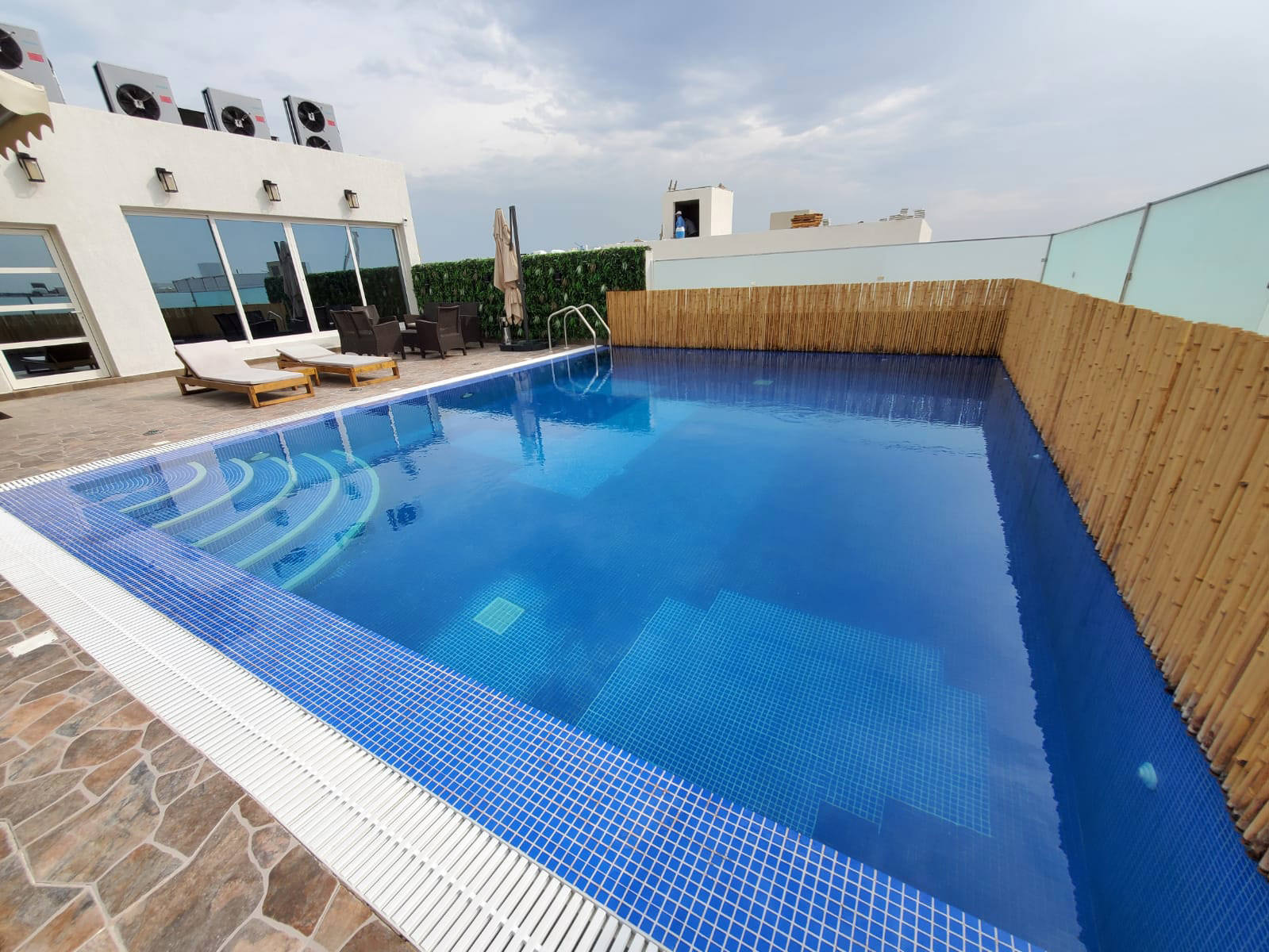 Masayel – great, new, furnished one bedroom apartments w/pool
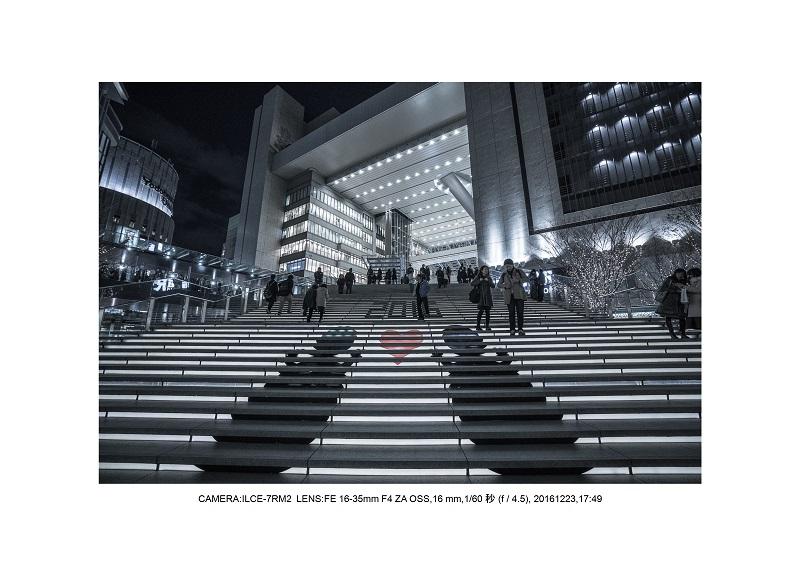 クリスマスな大阪・梅田をカメラ散歩散歩16.jpg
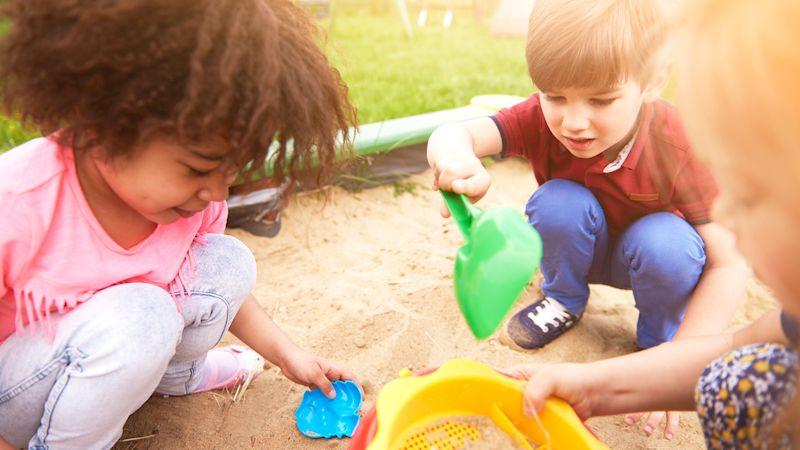 spielende Kinder im Sandkasten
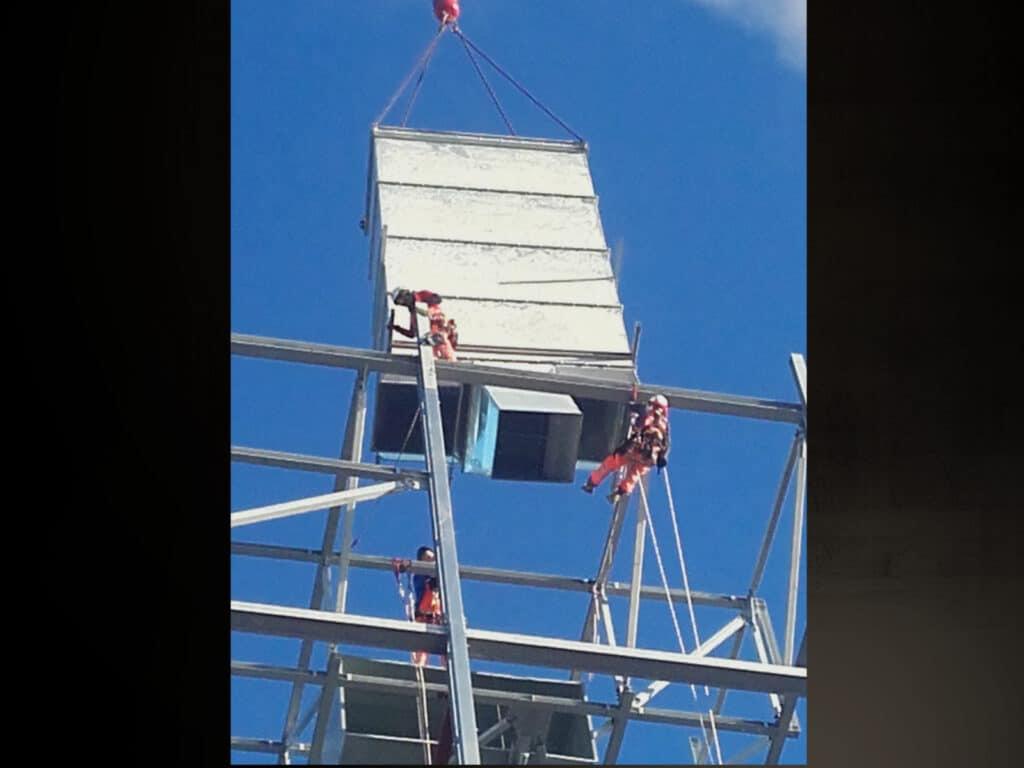 Montaż instalacji przemysłowych, usługi alpinistyczne, spawanie na wysokości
- - - - - - -
→ **Problem description**
Restate the data above word for word, so that the only difference is the missing pictures.

→ **Solution to this task**
 Masayel – great, new, furnished one bedroom apartments w/pool
 クリスマスな大阪・梅田をカメラ散歩散歩16.jpg
 spielende Kinder im Sandkasten
 Montaż instalacji przemysłowych, usługi alpinistyczne, spawanie na wysokości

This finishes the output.